Tarefas -
[A] Indica se cada afirmação está de acordo com as notas de setembro de 2023, respondendo sim ou não e citando as palavras do texto que o decidem: (i) o livro foi comprado na Snob; (ii) a estratégia de mostrar logo o pior lado levava a novos encontros; (iii) quem escreve diz que, de bicicleta, vê bem o que fica entre os pontos de partida e de chegada.
[B] Prossegue as notas de setembro de 2023 a partir da última frase apresentada.

Texto fornecido -
Nizzâr Qabbâni in Um árabe é um árabe, é um árabe, um árabe, Breve  antologia de poesia árabe, Versões e traduções de André Simões e Joana Santos, ed. Contracapa.

[Livro comprado hoje na Snob, abençoado seja o Duarte que põe pérolas destas à vista de um pobre marinheiro que da Arábia só gosta da poesia e não percebe nada do resto.]

"Não somos uma ilha
excepto para quem nos vê do mar"

Qassim Haddad, idem ibidem.

17.9.23

O velho problema da assimetria dos referenciais

Uma frase que tinha permanentemente presente era aquela velha história do "amar alguém é amar os seus defeitos". Por isso, quando conhecia uma mulher que lhe parecia interessante mostrava logo o seu pior lado. "Assim", acrescentava para si próprio "os próximos encontros só podem ser melhores".

Infelizmente as raparigas não conheciam a máxima dos defeitos e a estratégia não funcionava: nunca havia "próximos encontros".

Simbiose, vida

Às vezes penso na vida. Depois penso nela - andem sempre juntas, a vida e ela, numa relação simbiótica, quase siamesa. A cada vez apetece-me mandar a vida para o raio que a parta,  como se fosse possível separá-las, como se pudesse ficar com uma sem a outra, como se sem a outra uma pudesse sequer existir.

16.9.23

Imposto, idade

A idade é um imposto progressivo que a vida nos cobra quando passamos um determinado limite, que só ela sabe qual é. Ou quando passamos determinados limites, que sabemos perfeitamente quais são. 

Diário de Bordos - Lisboa, 16-09-2023

É andar que me põe em contacto com o mundo. Na minha bicicleta pedalo de um lado para o outro e só vejo os pontos de partida e de chegada. O que lhes fica entre continua-me opaco, quase inacessível. De carro nem quase é.

Dados apresentados -
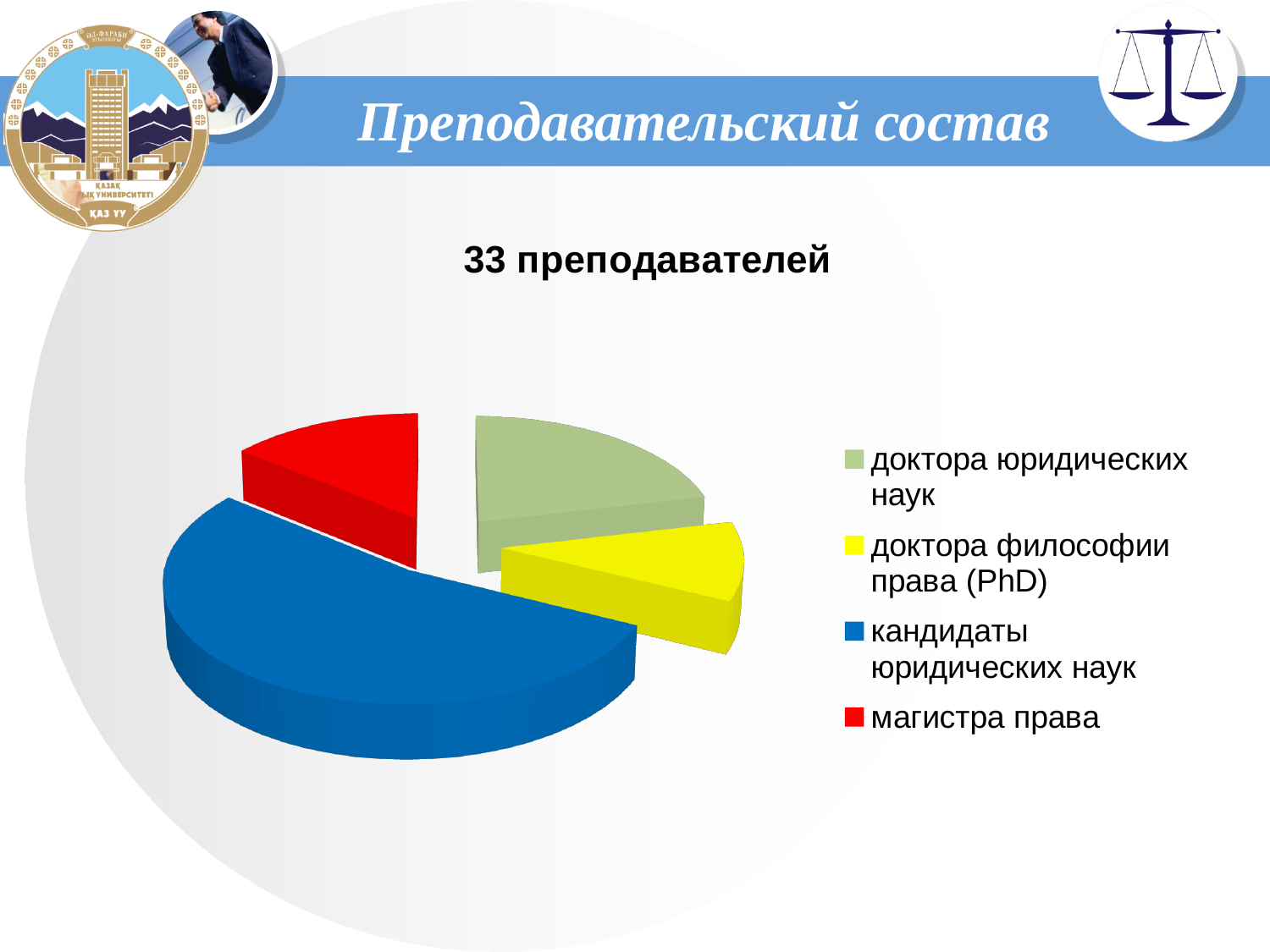
What kind of chart is shown on the slide? pie chart How many entries does the legend of the pie chart list? 4 What colour is the slice for магистра права? red Which slice is larger: кандидаты юридических наук or доктора философии права (PhD)? кандидаты юридических наук What is the title shown above the pie chart? 33 преподавателей Is the share of кандидаты юридических наук greater or less than 50% of the pie? greater Which category has the largest slice in the pie chart? кандидаты юридических наук How many categories (slices) does the pie chart have? 4 Which slice is larger: кандидаты юридических наук or магистра права? кандидаты юридических наук Which category is shown in yellow in the pie chart? доктора философии права (PhD)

Respostas por tarefa -
[A]
(i) Sim: «Livro comprado hoje na Snob»
(ii) Não: «a estratégia não funcionava: nunca havia "próximos encontros"»
(iii) Não: «O que lhes fica entre continua-me opaco, quase inacessível.»

[B]
Hoje vinha a pé pela avenida da Liberdade (sem relação com uma certa obra literária) e vi uma marca que só conhecia de nome: Max Mara. Casacos a mil e quinhentos, mil e setecentos euros. Pus imediatamente a Max Mara na lista das marcas a esquecer, pensei "Haja quem" e continuei a minha caminhada. Um pouco mais abaixo vejo a Zegna*. "Sobrecamisas" a dois mil duzentos e cinquenta. Entusiasmo-me com o termo sobrecamisas, que não conhecia e deixo a Zegna onde sempre esteve: marca para "eles". Doismilduzentosecinquentaeuros por uma camisa. Digam outra vez, de um só fôlego. 

E ainda há quem não goste de caminhar pelas ruas de uma cidade!

* - A Zegna conheço. Um dia em Genebra vi ali uma gravata que achei bonita. Nessa altura usava gravatas bonitas. Entrei e perguntei o preço. O senhor que me atendeu respondeu e quando eu recuperei do choque disse-lhe "A Zegna mudou de segmento de mercado? Isto era uma marca tão barata..." "Isto [em itálico acentuado] nunca foi uma marca barata, Monsieur."

........

O Cascais Remo está cheio e tenho de esperar cá fora, apoiado em Favaios sucessivos. Comigo espera um grupo de  oito bimbos. A cada duas palavras dizem três palavrões. Falam, surpreendentemente, de futebol. Aposto que se eu vivesse na Idade Média teria pela igreja católica o ódio que hoje tenho pela porra da bola.

(Cont., se Deus quiser.)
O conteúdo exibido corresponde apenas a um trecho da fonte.